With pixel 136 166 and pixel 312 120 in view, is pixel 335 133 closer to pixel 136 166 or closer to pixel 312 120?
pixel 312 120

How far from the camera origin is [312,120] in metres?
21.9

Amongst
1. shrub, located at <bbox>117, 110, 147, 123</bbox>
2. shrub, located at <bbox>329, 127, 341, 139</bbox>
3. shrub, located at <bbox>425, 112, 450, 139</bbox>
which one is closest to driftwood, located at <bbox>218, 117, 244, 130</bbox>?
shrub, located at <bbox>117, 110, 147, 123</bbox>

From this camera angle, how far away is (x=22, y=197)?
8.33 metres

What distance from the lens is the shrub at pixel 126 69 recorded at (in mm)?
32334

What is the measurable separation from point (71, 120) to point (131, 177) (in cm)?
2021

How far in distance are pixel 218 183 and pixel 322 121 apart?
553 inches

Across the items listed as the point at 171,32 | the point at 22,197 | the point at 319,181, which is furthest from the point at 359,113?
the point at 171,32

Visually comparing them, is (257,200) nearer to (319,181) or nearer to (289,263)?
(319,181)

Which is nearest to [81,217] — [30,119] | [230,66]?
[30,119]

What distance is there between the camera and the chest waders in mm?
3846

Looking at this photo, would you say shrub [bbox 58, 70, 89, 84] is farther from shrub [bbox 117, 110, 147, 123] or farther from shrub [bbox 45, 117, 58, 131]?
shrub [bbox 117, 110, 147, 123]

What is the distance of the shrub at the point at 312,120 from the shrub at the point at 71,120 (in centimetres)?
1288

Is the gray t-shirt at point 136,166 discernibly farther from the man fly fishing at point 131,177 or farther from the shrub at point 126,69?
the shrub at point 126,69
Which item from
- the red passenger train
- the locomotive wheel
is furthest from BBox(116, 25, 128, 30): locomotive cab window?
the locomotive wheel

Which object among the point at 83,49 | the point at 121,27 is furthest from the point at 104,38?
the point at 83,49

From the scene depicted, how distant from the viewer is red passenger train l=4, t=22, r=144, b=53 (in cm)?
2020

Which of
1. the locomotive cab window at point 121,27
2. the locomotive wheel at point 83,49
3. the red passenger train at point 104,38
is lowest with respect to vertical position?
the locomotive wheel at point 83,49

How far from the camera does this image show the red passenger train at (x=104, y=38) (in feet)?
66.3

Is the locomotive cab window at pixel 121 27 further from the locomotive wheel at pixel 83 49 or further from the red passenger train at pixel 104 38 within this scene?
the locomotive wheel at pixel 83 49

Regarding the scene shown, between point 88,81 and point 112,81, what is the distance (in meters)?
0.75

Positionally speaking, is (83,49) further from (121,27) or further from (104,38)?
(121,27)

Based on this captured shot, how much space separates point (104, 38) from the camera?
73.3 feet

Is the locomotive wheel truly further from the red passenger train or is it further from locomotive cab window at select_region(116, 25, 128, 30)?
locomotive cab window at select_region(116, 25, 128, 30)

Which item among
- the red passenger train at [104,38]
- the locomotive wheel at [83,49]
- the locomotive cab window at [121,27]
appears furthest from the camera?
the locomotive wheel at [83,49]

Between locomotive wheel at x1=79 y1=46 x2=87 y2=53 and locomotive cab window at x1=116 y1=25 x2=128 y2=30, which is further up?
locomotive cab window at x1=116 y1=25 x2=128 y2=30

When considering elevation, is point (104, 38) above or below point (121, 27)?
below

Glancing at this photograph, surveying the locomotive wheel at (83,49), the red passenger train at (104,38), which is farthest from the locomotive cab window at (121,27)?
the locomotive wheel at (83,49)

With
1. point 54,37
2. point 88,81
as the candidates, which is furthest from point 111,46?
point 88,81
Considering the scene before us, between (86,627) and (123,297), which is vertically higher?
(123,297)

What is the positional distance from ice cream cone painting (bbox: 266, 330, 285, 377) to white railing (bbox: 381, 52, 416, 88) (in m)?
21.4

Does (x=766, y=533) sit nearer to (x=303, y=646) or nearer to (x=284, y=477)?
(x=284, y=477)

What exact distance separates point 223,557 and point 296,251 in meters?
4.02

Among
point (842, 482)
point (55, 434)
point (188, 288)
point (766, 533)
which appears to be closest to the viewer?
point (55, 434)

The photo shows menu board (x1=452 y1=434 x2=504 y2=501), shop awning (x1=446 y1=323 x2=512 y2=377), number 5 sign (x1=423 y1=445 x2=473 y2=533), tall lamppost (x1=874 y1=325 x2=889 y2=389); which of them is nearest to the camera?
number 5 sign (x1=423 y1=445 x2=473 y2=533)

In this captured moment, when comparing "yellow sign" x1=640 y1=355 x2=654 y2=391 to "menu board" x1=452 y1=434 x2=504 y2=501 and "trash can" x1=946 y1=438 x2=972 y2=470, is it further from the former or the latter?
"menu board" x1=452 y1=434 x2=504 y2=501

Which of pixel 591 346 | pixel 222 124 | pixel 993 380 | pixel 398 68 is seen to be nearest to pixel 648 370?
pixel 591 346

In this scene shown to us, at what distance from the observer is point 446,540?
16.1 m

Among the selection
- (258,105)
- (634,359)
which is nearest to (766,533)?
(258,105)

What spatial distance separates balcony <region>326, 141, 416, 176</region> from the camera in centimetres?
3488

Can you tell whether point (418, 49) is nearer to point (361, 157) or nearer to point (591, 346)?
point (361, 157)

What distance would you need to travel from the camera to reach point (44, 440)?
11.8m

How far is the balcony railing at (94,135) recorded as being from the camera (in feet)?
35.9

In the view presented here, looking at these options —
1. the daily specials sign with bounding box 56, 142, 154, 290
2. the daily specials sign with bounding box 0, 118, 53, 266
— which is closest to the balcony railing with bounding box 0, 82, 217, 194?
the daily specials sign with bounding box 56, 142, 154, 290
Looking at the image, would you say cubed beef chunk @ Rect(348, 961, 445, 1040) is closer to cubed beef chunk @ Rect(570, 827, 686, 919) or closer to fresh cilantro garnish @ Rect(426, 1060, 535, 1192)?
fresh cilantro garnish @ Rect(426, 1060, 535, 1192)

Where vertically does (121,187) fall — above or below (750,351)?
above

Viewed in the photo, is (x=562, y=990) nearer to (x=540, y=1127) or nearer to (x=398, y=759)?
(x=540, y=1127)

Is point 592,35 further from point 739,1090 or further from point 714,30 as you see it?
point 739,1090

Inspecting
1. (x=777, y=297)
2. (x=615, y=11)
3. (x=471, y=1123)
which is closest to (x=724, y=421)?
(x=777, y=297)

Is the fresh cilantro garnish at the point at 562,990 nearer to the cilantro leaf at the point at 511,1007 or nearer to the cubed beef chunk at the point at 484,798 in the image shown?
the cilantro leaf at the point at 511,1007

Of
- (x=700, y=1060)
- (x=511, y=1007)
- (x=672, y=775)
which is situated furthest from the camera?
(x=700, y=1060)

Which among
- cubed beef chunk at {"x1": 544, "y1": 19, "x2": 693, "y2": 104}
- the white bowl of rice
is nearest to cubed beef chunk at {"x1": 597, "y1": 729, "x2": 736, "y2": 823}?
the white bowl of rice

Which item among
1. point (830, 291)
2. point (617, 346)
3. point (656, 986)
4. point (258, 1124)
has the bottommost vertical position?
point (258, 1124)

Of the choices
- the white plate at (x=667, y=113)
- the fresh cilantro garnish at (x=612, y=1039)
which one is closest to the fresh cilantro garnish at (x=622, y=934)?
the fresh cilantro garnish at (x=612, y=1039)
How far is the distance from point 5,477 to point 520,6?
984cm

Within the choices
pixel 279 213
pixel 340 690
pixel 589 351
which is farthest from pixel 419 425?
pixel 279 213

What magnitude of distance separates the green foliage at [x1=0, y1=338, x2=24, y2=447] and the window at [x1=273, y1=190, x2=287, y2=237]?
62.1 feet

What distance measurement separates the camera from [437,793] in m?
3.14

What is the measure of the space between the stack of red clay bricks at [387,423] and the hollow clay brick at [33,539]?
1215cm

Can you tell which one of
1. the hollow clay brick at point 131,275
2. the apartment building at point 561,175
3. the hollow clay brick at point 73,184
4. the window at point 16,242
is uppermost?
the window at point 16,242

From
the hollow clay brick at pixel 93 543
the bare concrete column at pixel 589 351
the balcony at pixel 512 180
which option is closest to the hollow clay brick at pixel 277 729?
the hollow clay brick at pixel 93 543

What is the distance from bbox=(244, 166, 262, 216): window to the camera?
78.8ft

__What the exercise asks__. Give back exactly the lines from the one containing "What distance measurement" to the end of the material, both ends included.

__Solution to this exercise__.
What distance measurement separates the camera from [437,793] in m?
3.14

What is the measure of the space between the stack of red clay bricks at [387,423] and the hollow clay brick at [33,539]?
1215cm

Can you tell which one of
1. the hollow clay brick at point 131,275
2. the apartment building at point 561,175
3. the hollow clay brick at point 73,184
4. the window at point 16,242
is uppermost?
the window at point 16,242

From
the hollow clay brick at pixel 93 543
the bare concrete column at pixel 589 351
the balcony at pixel 512 180
which option is closest to the hollow clay brick at pixel 277 729?
the hollow clay brick at pixel 93 543

What is the distance from bbox=(244, 166, 262, 216): window to the camera?
78.8ft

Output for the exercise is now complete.